Problem requirements: Starting with the line that contains "Of the two options, is" and continuing through the end of the rows, render each line as an item in a numbered list, leaving out blank lines.

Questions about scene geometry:
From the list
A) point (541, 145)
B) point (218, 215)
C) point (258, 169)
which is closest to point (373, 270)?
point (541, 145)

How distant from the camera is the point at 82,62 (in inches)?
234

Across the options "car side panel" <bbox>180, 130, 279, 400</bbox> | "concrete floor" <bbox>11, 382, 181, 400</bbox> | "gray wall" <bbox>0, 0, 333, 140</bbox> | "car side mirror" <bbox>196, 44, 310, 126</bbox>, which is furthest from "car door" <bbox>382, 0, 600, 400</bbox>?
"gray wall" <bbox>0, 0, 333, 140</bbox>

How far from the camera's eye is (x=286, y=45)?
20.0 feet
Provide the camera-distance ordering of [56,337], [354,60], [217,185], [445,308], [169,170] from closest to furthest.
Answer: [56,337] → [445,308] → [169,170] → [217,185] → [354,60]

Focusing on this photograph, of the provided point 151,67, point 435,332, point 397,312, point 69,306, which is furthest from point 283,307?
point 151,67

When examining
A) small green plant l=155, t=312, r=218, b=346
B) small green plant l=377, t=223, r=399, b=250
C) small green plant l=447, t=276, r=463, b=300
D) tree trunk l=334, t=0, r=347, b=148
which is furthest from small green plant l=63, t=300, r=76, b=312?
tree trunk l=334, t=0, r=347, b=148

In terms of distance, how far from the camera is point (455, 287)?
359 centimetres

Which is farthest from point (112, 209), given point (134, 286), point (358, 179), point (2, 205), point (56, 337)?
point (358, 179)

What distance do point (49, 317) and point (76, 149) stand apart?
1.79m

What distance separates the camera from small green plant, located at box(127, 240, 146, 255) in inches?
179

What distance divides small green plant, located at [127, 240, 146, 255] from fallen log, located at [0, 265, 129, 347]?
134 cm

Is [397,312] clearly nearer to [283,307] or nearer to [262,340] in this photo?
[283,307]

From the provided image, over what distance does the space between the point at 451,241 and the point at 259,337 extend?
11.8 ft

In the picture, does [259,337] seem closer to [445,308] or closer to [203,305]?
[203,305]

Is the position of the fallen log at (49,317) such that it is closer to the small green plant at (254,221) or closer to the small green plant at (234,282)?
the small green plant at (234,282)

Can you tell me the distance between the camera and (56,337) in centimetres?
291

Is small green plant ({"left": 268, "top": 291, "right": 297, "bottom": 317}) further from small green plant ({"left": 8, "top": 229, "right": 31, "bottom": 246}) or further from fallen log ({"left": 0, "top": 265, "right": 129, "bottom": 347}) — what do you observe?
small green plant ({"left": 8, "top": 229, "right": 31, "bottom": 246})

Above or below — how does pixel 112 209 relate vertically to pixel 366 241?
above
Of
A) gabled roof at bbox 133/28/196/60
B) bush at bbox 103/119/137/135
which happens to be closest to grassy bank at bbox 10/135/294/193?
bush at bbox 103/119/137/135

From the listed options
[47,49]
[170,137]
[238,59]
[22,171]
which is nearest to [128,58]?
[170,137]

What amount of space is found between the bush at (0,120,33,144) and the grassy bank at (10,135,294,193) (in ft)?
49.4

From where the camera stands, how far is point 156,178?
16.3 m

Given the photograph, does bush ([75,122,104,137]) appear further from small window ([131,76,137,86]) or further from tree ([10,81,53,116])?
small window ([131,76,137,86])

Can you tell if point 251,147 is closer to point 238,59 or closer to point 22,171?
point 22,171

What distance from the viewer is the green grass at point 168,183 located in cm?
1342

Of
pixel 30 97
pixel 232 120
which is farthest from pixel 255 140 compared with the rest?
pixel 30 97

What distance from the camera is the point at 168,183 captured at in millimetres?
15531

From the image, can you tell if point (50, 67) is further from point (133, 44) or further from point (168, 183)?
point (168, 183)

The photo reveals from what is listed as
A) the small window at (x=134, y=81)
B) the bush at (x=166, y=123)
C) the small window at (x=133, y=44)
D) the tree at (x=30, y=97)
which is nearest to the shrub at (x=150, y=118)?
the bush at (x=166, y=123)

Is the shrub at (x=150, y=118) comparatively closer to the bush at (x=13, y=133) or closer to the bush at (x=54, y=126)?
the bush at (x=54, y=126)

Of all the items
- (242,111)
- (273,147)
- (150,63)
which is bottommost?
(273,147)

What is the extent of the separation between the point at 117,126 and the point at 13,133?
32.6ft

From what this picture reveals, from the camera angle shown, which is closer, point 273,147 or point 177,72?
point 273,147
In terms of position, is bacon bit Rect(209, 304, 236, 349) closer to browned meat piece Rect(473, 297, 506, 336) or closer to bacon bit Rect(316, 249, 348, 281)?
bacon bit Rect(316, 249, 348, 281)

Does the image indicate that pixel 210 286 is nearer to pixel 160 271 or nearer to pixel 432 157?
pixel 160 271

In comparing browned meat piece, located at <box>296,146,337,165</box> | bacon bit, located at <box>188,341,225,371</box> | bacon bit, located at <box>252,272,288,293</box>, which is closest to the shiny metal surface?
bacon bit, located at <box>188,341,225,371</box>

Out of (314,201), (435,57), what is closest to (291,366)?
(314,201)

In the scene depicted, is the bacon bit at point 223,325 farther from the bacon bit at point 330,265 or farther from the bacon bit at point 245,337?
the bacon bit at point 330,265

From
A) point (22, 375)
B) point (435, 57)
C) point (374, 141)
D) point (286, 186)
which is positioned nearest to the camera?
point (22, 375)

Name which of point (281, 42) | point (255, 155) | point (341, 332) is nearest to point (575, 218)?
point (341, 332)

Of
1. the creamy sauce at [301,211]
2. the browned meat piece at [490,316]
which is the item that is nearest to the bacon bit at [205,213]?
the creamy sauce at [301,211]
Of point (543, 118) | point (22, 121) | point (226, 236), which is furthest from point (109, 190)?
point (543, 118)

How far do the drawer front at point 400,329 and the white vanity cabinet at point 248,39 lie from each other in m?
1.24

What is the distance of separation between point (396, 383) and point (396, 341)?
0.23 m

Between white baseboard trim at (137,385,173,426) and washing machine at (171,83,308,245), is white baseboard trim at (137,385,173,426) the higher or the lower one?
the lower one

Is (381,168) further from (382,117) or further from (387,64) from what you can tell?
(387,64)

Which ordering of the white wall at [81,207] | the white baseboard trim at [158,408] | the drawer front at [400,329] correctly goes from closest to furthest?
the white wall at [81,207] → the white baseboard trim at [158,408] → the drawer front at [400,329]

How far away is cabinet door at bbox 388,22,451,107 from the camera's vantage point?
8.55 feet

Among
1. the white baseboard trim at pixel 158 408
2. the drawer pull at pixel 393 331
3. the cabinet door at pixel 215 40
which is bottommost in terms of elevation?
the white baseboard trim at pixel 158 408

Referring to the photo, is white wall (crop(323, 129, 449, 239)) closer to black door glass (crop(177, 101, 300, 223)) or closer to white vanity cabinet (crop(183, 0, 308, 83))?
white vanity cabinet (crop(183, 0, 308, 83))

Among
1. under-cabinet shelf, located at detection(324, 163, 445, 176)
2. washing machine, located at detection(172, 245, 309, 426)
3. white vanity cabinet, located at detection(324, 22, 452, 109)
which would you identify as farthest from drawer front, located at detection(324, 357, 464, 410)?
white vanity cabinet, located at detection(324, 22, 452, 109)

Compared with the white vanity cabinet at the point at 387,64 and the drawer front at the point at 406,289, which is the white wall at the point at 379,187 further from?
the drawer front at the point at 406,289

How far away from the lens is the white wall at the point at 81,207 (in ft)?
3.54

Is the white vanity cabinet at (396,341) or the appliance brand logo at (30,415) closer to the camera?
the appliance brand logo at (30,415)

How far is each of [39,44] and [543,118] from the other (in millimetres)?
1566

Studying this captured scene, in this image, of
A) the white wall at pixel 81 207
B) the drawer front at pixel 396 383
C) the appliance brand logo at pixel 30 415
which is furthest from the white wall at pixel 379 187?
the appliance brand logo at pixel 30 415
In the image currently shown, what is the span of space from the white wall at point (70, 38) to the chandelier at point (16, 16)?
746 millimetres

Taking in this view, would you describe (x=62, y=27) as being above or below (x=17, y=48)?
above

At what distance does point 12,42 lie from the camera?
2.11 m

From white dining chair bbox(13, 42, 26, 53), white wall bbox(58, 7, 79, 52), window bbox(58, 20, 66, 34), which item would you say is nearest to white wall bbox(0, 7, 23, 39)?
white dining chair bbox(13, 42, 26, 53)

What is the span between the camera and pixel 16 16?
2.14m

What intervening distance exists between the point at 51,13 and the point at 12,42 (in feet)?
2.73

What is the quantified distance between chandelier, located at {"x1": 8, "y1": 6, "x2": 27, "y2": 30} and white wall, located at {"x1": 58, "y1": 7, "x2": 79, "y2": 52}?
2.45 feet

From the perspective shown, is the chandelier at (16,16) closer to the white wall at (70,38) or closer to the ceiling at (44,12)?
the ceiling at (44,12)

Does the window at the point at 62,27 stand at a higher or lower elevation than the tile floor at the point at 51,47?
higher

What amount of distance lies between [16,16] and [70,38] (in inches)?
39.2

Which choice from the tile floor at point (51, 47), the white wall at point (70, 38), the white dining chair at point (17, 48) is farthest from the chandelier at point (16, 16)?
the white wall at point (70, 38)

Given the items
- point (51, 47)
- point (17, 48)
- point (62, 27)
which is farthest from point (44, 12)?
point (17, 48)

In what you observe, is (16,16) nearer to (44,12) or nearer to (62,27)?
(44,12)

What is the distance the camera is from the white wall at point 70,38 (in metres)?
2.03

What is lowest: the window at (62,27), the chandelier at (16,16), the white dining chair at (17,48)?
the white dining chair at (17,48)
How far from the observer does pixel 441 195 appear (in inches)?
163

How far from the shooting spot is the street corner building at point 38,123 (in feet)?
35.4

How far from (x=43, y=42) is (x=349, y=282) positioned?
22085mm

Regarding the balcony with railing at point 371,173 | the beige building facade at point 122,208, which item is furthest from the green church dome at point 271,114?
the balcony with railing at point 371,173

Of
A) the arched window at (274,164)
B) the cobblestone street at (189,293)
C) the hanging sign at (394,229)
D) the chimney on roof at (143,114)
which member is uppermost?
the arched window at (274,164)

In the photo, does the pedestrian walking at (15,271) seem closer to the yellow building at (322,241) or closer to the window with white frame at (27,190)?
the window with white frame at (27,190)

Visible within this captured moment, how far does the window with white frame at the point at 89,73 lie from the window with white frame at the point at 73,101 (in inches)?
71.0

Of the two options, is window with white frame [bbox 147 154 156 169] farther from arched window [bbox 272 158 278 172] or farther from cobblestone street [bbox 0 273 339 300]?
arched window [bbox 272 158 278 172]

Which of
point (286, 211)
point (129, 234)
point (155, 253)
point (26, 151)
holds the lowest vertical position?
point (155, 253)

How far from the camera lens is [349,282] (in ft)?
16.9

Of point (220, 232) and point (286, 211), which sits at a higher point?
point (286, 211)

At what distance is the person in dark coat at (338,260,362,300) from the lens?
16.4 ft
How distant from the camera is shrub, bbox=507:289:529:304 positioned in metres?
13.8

Task result:
1. Of the two options, is window with white frame [bbox 147 154 156 169] farther from arched window [bbox 272 158 278 172] or farther from cobblestone street [bbox 0 273 339 300]?
2. arched window [bbox 272 158 278 172]
3. Which of
4. point (286, 211)
5. point (129, 234)
6. point (155, 253)
7. point (26, 151)
8. holds the lowest vertical position?
9. point (155, 253)
10. How far from the camera lens is [349,282] (in ft)?
11. 16.9
12. Of point (220, 232) and point (286, 211), which sits at a higher point?
13. point (286, 211)
14. At what distance is the person in dark coat at (338,260,362,300) from the lens?
15. 16.4 ft
16. How distant from the camera is shrub, bbox=507:289:529:304 positioned in metres?
17. 13.8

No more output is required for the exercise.